While Americans have now grown largely comfortable with having homosexual couples as their neighbors, even if many don’t religiously recognize same-sex marriage, the pendulum can swing back. How far it might swing will depend on how far the wokes push, and let’s not pretend no one’s grooming children when there are literally trans flag onesies for babies in Kohl’s.
The development of child pride apparel courtesy of corporate America is a remarkable illustration of how much validation LGBT activists crave today. Now pride month, which has really turned into pride season, is a new entitlement to guarantee said validation.
So how should we approach pride month today? To some, it’s a time calling for aggressive far-left activism. To others, it’s a Satanic ritual of a post-Christian society. To me, and to most gays, I imagine, it’s just an excuse to go out with neighbors who have something in common. Some gays will take the entire month and fly city to city for their favorite festivals. I don’t think many gay men really look at pride month as a desperately necessary instrument of tolerance. For corporate America, “pride” is an annual cash grab.
I never looked at my own sexuality as something I felt I needed to be “proud” of. Homosexuality is an immutable characteristic, not something to be proud or ashamed of. I’m no prouder to be gay than I am to be white.
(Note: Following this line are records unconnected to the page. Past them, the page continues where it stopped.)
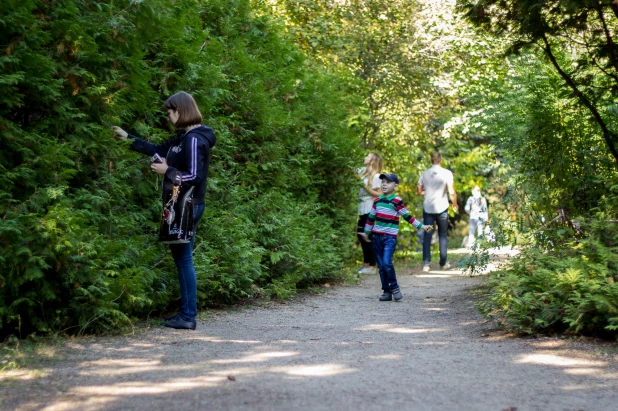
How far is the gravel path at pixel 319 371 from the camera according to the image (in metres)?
4.47

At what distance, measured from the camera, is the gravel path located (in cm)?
447

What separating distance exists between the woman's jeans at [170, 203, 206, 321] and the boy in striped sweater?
4.06 m

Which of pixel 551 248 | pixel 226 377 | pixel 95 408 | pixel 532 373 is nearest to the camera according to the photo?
pixel 95 408

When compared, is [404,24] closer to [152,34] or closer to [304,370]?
[152,34]

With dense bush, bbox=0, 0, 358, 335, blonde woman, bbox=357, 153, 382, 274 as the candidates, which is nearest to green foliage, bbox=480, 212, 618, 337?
dense bush, bbox=0, 0, 358, 335

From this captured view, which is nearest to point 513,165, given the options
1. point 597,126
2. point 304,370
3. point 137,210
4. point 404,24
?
point 597,126

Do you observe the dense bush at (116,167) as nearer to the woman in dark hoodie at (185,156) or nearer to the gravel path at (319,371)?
the woman in dark hoodie at (185,156)

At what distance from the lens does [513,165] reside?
35.5ft

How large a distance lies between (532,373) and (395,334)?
2.04m

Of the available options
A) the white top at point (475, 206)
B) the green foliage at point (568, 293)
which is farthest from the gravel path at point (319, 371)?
the white top at point (475, 206)

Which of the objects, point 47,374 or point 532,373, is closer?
point 47,374

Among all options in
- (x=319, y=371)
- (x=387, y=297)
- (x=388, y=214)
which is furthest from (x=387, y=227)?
(x=319, y=371)

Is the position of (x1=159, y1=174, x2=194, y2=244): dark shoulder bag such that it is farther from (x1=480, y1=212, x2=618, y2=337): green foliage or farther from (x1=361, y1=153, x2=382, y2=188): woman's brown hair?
(x1=361, y1=153, x2=382, y2=188): woman's brown hair

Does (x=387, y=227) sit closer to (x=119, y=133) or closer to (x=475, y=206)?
(x=119, y=133)
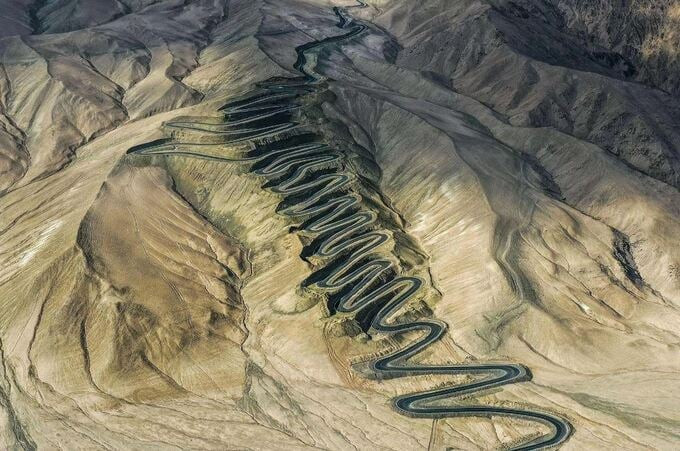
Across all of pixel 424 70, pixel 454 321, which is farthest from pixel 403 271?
pixel 424 70

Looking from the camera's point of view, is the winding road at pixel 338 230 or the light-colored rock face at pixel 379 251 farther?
the winding road at pixel 338 230

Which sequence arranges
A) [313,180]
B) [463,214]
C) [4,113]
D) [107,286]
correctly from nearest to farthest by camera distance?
[107,286], [463,214], [313,180], [4,113]

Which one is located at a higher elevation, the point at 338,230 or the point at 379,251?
the point at 379,251

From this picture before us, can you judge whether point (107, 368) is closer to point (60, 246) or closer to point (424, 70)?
point (60, 246)

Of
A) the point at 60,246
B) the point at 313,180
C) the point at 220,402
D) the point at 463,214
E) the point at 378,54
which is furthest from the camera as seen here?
the point at 378,54

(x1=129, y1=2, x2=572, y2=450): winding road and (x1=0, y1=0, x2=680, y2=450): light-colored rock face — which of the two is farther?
(x1=129, y1=2, x2=572, y2=450): winding road
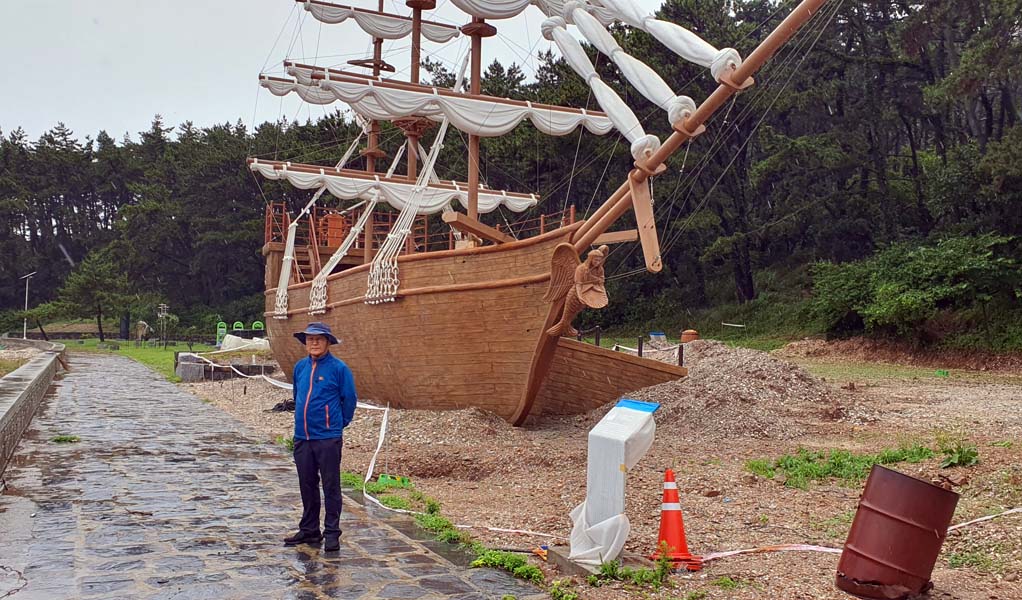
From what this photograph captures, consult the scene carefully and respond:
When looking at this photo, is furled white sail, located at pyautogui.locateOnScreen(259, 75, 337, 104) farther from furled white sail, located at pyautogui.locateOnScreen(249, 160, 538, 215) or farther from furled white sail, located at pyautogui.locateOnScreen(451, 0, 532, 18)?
furled white sail, located at pyautogui.locateOnScreen(451, 0, 532, 18)

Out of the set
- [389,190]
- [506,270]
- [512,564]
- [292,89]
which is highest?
[292,89]

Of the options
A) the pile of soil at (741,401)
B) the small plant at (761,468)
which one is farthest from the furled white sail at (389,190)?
the small plant at (761,468)

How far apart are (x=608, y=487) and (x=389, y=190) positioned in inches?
572

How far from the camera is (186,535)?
554 centimetres

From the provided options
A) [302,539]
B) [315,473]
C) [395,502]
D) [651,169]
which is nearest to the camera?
[302,539]

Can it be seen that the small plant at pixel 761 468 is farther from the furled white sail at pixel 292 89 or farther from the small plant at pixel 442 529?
the furled white sail at pixel 292 89

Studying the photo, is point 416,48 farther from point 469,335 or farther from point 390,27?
point 469,335

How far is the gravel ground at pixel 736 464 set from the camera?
476 cm

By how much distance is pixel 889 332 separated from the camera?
2256cm

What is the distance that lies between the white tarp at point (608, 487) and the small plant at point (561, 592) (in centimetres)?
25

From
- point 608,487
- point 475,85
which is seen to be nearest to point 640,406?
point 608,487

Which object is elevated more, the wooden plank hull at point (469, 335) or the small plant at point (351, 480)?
the wooden plank hull at point (469, 335)

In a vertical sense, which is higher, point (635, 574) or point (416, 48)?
point (416, 48)

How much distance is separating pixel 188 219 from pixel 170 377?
40.9 m
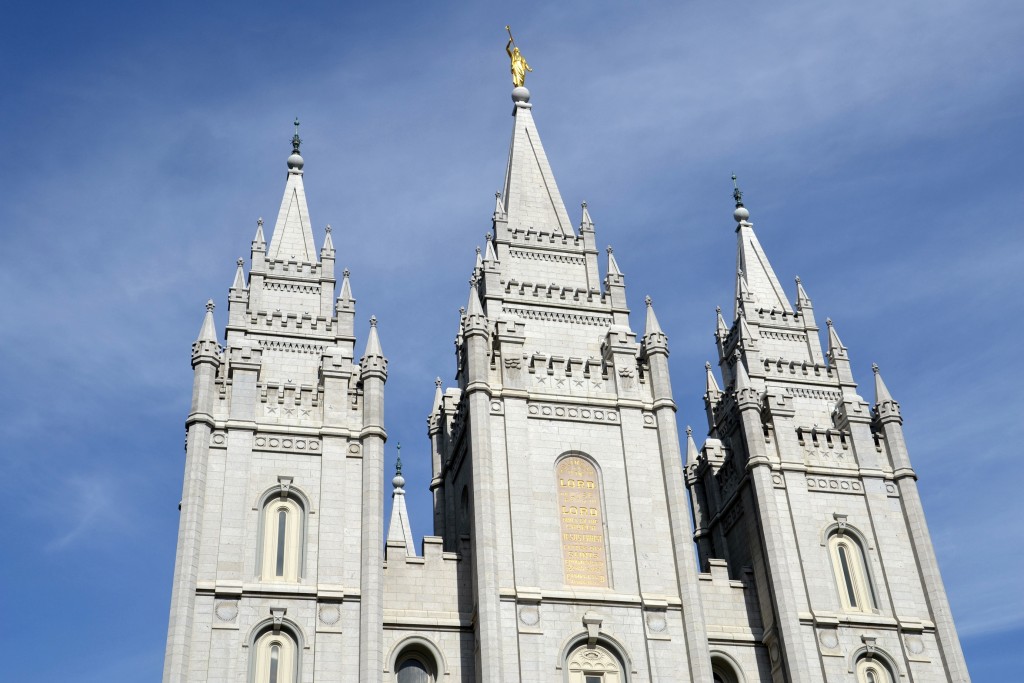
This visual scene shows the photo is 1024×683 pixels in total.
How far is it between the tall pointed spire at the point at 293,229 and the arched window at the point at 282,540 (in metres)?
12.3

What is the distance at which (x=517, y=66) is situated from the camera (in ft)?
194

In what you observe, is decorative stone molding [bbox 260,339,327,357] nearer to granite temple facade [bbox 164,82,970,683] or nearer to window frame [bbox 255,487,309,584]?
granite temple facade [bbox 164,82,970,683]

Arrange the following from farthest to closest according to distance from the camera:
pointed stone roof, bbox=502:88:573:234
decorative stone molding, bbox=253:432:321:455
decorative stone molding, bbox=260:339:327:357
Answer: pointed stone roof, bbox=502:88:573:234, decorative stone molding, bbox=260:339:327:357, decorative stone molding, bbox=253:432:321:455

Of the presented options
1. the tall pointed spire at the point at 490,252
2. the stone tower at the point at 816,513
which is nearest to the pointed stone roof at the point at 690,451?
the stone tower at the point at 816,513

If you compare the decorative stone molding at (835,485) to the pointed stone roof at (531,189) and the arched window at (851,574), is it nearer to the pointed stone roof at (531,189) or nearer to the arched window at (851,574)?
the arched window at (851,574)

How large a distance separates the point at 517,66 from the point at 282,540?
94.9 feet

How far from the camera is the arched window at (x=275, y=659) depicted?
1396 inches

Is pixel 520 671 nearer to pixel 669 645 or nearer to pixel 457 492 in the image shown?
pixel 669 645

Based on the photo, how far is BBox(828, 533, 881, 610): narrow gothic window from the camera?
137ft

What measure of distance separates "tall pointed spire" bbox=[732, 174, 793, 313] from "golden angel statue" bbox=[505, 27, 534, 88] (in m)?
11.1

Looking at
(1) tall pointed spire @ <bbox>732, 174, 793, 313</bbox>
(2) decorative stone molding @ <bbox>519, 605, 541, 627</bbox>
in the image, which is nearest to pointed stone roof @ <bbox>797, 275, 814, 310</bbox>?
(1) tall pointed spire @ <bbox>732, 174, 793, 313</bbox>

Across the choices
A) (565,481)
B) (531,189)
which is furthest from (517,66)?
(565,481)

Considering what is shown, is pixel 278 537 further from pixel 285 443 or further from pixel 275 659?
pixel 275 659

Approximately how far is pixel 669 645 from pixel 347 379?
43.5ft
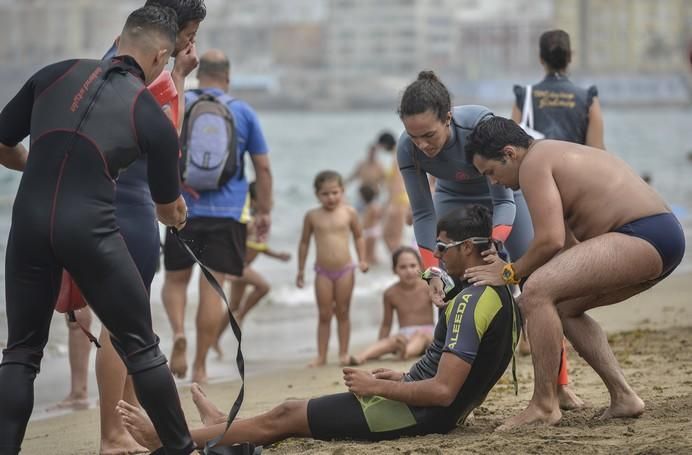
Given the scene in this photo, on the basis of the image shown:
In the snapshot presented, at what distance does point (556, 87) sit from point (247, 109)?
1.92 metres

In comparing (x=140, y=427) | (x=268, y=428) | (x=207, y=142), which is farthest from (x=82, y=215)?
(x=207, y=142)

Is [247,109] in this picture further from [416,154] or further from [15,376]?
[15,376]

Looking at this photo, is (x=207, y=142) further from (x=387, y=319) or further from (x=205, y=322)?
(x=387, y=319)

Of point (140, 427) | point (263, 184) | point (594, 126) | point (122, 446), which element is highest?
point (594, 126)

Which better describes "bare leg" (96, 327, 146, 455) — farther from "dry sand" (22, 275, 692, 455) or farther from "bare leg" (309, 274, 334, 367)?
"bare leg" (309, 274, 334, 367)

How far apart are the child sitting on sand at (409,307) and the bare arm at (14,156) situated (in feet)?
13.5

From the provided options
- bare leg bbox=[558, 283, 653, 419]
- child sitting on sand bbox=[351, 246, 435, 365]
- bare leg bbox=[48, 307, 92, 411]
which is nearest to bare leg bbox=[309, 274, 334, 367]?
child sitting on sand bbox=[351, 246, 435, 365]


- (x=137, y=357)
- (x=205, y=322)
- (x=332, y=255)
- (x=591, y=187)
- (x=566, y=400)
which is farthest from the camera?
(x=332, y=255)

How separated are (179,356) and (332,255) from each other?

Of course, gay liberals love to condemn this idea as self-hating. At the same time, it’s easy to imagine their reaction if I were to pump my fist in the air and proclaim, “white pride.” Twitter celebrated pride month last year by reminding users “white gay privilege” is something to shame. (And spare me the lecture about “Velvet Rage,” I’ve read the book too.)
“Pride” is rooted in arrogance. But if you’re so proud to be gay or trans that you need to speak about your sexual identity with a third grader, maybe you’re not “proud” but profoundly insecure. The arrogance demonstrated by those who demand a month-long holiday to celebrate themselves is far less a manifestation of dark psychic forces of the devil at work than of generational narcissism.
Pride month today isn’t bringing anyone together. To the contrary, it’s only pulling us farther apart. The only universal common ground we have is our collective identity as Americans, and even patriotism itself has become politicized.
June, pride month, the solstice month, (my birthday month,) also happens to be home of Flag Day on the 14th. If we really want to unite the country, we might rethink our summer priorities in the run-up to July 4. We can start by replacing the front-porch rainbows with the stars and stripes. That’s not to say we can’t celebrate ourselves. I’m still going out with my brother in Chicago for my 26th in two weeks. But we can at least check the rainbow flags under the red, white, and blue banner.
The corporate onslaught during pride month has become so detached from the original intent, the divisive spectacle we’re left with makes a good case that we should focus our celebrations on shared values such as tolerance rather than issues of identity and sex. Until the Fortune 500 firms capitalizing on pride in the United States push for gay rights in Iran, there’s no better country to be gay in than America.